Scientists have found eliminating the gene could reverse the condition in mice and scientists hope the same could happen for people.
It was among 153 mutations newly identified in a study of the DNA of more than 140,000 people – the largest of its kind.
The findings could lead to a screening programme to protect patients.
Osteoporosis develops slowly over several years and is often only diagnosed when a minor fall or sudden impact causes a bone fracture.
Losing bone is a normal part of the ageing process, but some people lose bone density much faster than normal. This can lead to osteoporosis and an increased risk of fractures.
The condition affects over 3 million people in the UK and often has no symptoms.
“What makes this gene particularly interesting is it encodes a protein present on the surface of cells – making it a potential candidate for a drug target,” said Professor David Evans, from Queensland University in Australia.

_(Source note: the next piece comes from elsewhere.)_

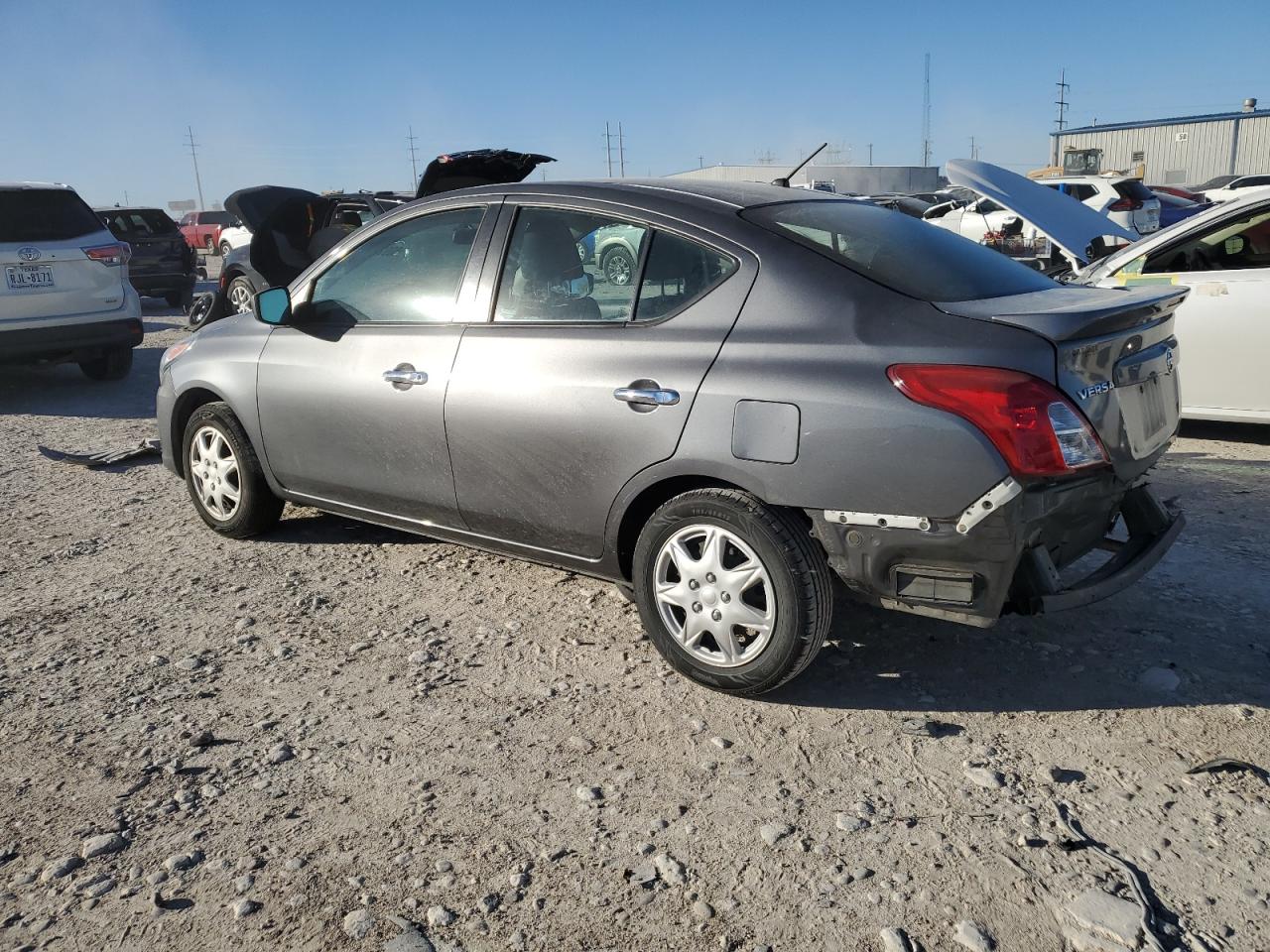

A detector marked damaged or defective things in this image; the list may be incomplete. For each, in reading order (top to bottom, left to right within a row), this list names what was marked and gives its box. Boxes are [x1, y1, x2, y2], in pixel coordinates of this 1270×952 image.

damaged rear bumper [808, 477, 1183, 627]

“Our studies show that removing it in animal models resulted in an increase in bone thickness.”
The gene, called GPC6, has not been previously linked to osteoporosis.

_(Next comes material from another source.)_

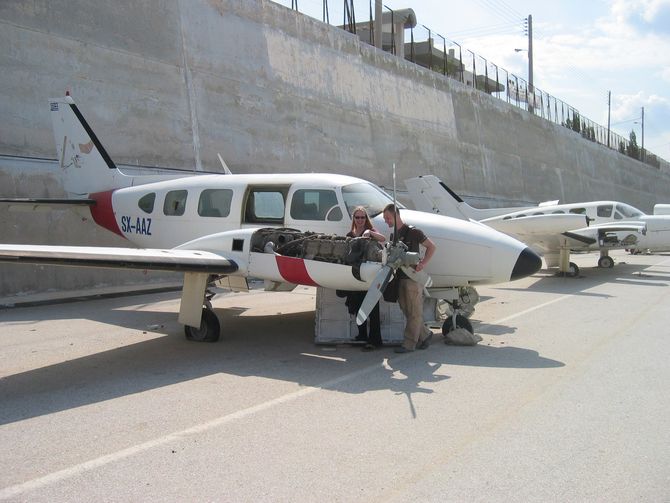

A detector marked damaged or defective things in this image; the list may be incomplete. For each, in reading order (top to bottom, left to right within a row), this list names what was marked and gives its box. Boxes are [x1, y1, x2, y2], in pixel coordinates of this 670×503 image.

bent propeller blade [356, 268, 394, 326]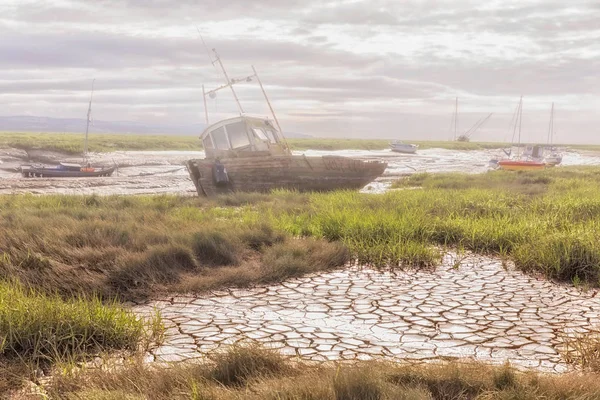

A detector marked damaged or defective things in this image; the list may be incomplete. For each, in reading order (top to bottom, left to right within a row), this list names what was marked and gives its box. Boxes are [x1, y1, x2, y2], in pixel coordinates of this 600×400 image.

Osteoporosis often has no symptoms it’s more than twice as common in women as men.
Some older people develop the characteristic stooped – bent forward – posture which can cause them to lose height.

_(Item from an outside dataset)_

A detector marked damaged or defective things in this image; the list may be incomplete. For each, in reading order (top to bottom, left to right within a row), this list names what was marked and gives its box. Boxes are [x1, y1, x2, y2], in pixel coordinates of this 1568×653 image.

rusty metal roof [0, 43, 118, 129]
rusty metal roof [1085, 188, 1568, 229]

However new research has revealed one woman regained 3cm following treatment.
Height is lost as the bone crumbles and vertebrae collapses, and the chest and abdomen capacity decreases, sometimes resulting in difficulty breathing as the ribs end up touching the pelvic bone.
Professor Evans and a team in Canada have mapped the genomes of individuals and also took density assessments in a bid to improve early detection.
Professor Brent Richards, of McGill University in Montreal, said: “In 8,540 participants who reported previous fractures from simple falls, associations were made with 12 of the new gene regions.”
The findings triple the number of genes known to be implicated in the loss of bone density.
Professor Richards said there is a strong inherited component with bone health – but osteoporosis often goes undetected until a fracture occurs.
The new mutations account for 12 per cent of the heritability of the disease and researchers said the findings could now be used to develop programmes in the future to identify individuals at risk.
The study was published in the journal Nature Genetics.